Every few months there is a new diet making waves in the media. For many people trying to lose weight, fad diets appear to offer new hope in achieving their weight loss goals. And for those who want to keep off the pounds and stay healthy, these diets may offer a better option than their current eating plan. But certain diets are not without its dangers and it may take several months before the medical experts clarify the potentially harmful effects of adopting these eating habits. Due to the diversity of diet plans, it is difficult to know differentiate those that are dangerous from those that are not. But there are some types of diets that can be a problem.

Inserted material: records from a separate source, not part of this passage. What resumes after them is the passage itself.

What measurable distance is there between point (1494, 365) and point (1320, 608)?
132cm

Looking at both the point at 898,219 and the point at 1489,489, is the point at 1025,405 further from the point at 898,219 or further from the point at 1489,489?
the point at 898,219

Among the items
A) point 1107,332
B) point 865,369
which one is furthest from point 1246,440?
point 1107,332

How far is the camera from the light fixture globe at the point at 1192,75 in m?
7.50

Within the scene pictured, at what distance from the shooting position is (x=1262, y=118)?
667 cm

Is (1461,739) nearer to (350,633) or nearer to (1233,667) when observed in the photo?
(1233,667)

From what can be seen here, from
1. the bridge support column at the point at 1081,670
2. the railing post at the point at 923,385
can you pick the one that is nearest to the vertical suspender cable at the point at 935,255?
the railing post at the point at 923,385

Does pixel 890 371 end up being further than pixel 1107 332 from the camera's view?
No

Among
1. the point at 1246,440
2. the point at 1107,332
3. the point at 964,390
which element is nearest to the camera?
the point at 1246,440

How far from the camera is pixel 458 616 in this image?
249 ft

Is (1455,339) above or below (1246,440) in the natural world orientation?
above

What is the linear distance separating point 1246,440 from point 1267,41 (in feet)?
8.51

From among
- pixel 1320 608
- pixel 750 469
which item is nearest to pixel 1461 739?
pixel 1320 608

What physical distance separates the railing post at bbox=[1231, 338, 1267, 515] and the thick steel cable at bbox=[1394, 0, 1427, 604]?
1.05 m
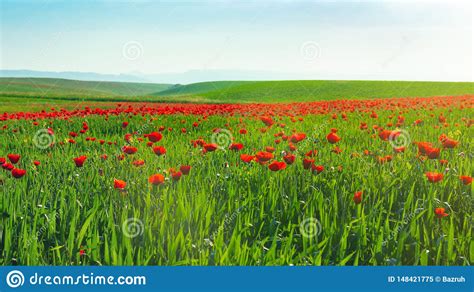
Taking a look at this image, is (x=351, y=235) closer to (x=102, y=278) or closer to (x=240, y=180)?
(x=240, y=180)

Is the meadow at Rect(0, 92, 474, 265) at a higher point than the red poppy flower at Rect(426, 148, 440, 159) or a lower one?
lower

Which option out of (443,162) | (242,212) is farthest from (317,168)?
(443,162)

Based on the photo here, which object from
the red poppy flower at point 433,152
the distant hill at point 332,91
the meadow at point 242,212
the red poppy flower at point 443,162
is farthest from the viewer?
the distant hill at point 332,91

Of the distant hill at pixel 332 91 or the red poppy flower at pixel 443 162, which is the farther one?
the distant hill at pixel 332 91

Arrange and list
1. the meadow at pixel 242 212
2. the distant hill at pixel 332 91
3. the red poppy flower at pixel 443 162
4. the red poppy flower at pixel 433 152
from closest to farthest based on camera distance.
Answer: the meadow at pixel 242 212 → the red poppy flower at pixel 433 152 → the red poppy flower at pixel 443 162 → the distant hill at pixel 332 91

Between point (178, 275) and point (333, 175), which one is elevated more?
point (333, 175)

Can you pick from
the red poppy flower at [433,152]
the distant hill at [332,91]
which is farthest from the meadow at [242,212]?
the distant hill at [332,91]

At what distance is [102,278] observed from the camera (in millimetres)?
2268

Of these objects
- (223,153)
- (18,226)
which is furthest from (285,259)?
(223,153)

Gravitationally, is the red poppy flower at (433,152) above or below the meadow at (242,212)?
above

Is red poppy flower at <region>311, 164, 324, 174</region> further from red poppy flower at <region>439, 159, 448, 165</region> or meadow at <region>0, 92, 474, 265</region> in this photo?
red poppy flower at <region>439, 159, 448, 165</region>

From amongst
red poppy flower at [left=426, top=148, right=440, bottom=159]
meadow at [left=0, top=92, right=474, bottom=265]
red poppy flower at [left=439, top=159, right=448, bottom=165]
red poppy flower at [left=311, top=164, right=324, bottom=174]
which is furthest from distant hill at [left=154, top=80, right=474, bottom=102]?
red poppy flower at [left=426, top=148, right=440, bottom=159]

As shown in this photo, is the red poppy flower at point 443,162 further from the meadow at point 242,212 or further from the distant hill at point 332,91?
the distant hill at point 332,91

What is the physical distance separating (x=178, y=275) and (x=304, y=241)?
0.80m
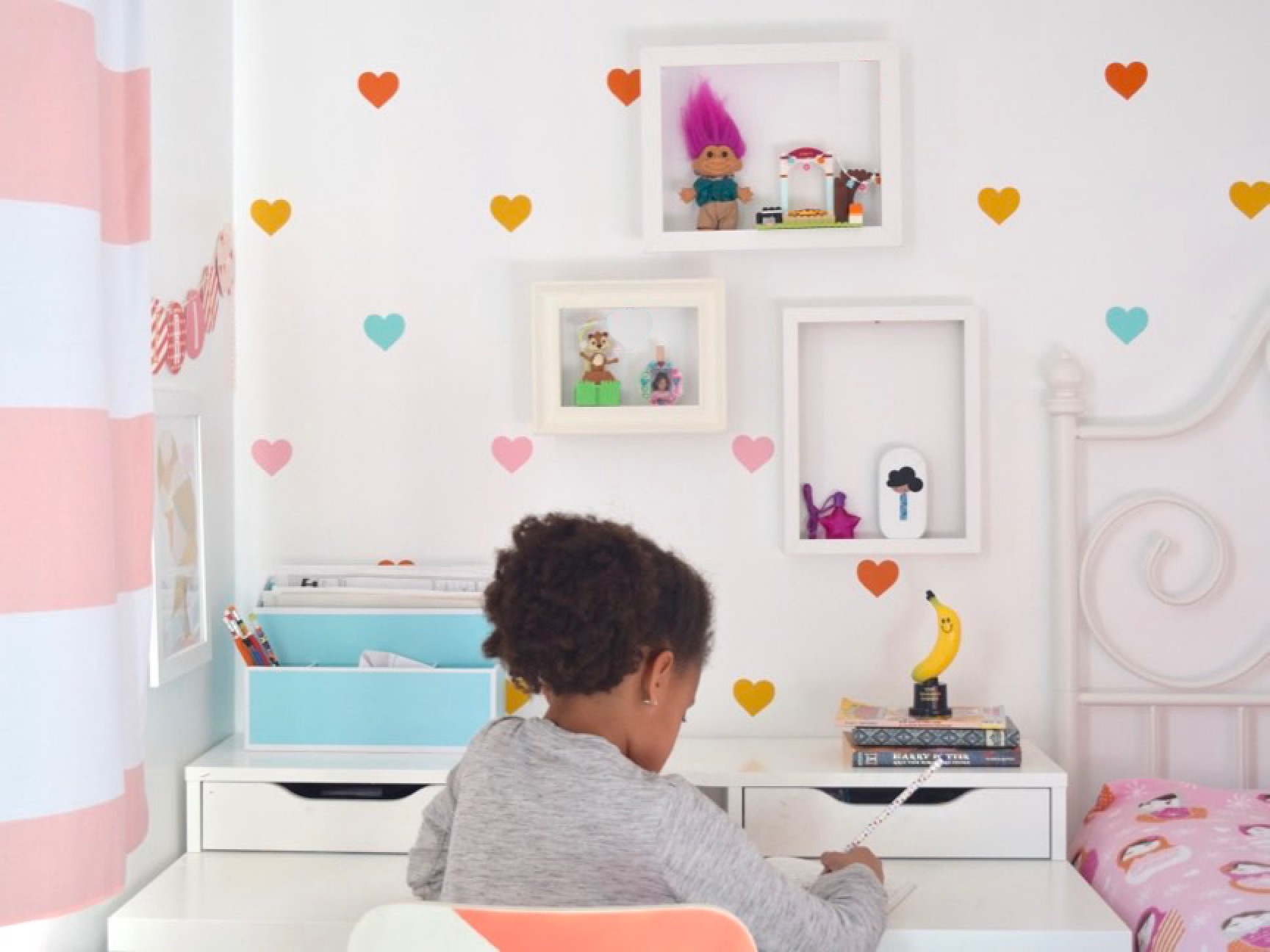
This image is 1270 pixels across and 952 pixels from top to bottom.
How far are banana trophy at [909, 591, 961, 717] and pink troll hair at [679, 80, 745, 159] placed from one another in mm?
787

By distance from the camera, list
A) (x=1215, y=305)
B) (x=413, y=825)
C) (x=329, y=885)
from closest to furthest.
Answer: (x=329, y=885) < (x=413, y=825) < (x=1215, y=305)

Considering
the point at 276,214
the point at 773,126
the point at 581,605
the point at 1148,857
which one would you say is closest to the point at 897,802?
the point at 1148,857

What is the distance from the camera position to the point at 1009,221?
2463 millimetres

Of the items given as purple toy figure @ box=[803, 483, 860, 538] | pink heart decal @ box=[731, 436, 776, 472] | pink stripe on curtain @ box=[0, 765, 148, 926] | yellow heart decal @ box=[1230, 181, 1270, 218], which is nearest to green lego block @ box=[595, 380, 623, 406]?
pink heart decal @ box=[731, 436, 776, 472]

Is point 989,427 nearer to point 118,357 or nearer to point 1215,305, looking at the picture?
point 1215,305

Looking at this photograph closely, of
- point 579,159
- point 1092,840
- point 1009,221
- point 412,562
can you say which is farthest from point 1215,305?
point 412,562

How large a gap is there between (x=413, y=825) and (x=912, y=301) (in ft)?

Remember that the main way to lose weight, should you not have any contributing medical condition(s), is to balance your calorie intake. In other words you should not be consuming more calories that you need. And you should try to increase your calorie output through physical activity if you are trying to lose weight. There are a host of other aspects in weight loss but the fundamentals still revolves around calorie input and output. Radical changes in diet may yield quick weight loss in some instance but it is often not lasting and can be dangerous. Some people may even gain more weight than they initially lost.
Very Low Calorie Diets
Weight loss is all about calories – the amount you consume in food versus the amount you expend in exercise. Diet is an important part of losing weight and a calorie-restricted diet is essential in any weight management program. But there is a point where your calorie intake can be dangerouly low. Remember that you need a minimum amount of calories to keep your bodily processes running – processes that keep you alive. While you may look at dropping your calorie intake to as low as 1,200 calories in a day, consuming less than 1,000 calories daily as an adult can be dangerous. It all depends on your daily activity – if you are not consuming enough to fuel it then you may be risking your health.
Low Carb or No Fat Diets
All too often we hear about carbohydrates (carbs) and fats are the cause of our weight gain. This is not entirely true. It is an excess of carbohydrates and fats that are the problem. The modern diet is laden with carbs and fats and the excess of calories from these foods contribute to weight gain. This does not mean that you should stop eating carbs and fats. A healthy diet requires that at least 60% of your calories should come from carbohydrates, preferably unrefined low glycemic index (GI) carbs. And you do need a small amount of fat every day as it is an important component of many different body tissues and hormones.
High Protein Diets
Protein as a food has several advantages over carbs and fats when considering the weight management aspect. Firstly protein is lower in calories, ounce for ounce, than carbs or fats. Secondly protein helps to keep the hunger pangs at bay for longer. And protein is an important part of maintaining muscle bulk since muscle cells tend to consume large amounts of calories even at rest. But too much of a good thing can be bad for you and this applies to protein as well. Always speak to a registered nutritionist or dietitian about the optimal protein intake for you as an individual. If you are switching to a high protein diet while severely restricting your carb or fat intake then it can be even more dangerous.
Starving yourself to lose weight is dangerous and foolish. Your body needs fuel to continue maintaining various life processes and without it, your body will shut down. While you may have copious fat stores, remember that these reserves are only there to sustain your for short periods of time when you cannot consume sufficient calories at the right time. With sustained fasting, various changes occur in the body many of which have serious health implications. You need a minimum amount of calories consumed through the course of the day to keep your body healthy and alive. Starvation will adversely affect your health and can even lead to death.
Water Only Diets
Water has no calories but it is an important part of any healthy diet. You do need a certain amount of calories every day. Even a small squeeze of lemon or a few additives to your water is not going to provide you with the nutrition you need to maintain your health. While drinking around 2 to 3 liters of water daily is good for you, excessive amounts can upset your electrolyte balance in your body and cause conditions like hyponatremia (low blood sodium levels). Water may fill you up and reduce the amount of food you eat but it should not be used to replace an entire meal. It is important not to confuse water with food when embarking on a diet – water and food have different roles to play in the health of your body and both are needed.
There is a perception that liquid foods have less calories than solid foods. This is not necessarily true. But liquid diets are also popular for weight loss purposes for a number of different reasons. Similarly it has a host of negative health implications if you stop solid or at least semi-solid foods completely. Remember that bulk is important in maintaining bowel health. And a fully liquid diet without some fiber can affect your bowel habit. In smaller amounts, a liquid diet can cause some degree of constipation as your body absorbs most of the fluid you consume and in large quantities you run the risk of looser watery stool or even diarrhea. The latter can cause you to lose essential water and electrolytes.
Skip a meal, skip the calories and lose weight. Sounds logical but it is not sustainable and can in fact contribute to weight gain in the long run. Skipping a meal means that you will consume more calories during successive meals in the day. Hormone changes and an increase in your appetite causes you to store more fat and eat more calories overall. Your body needs a certain amount of calories to maintain life and the calorie requirement should be spread out throughout the day. When you skip a meal and eat more calories on the next meal, these additional calories are not immediately used. Instead your body stores it away as fat.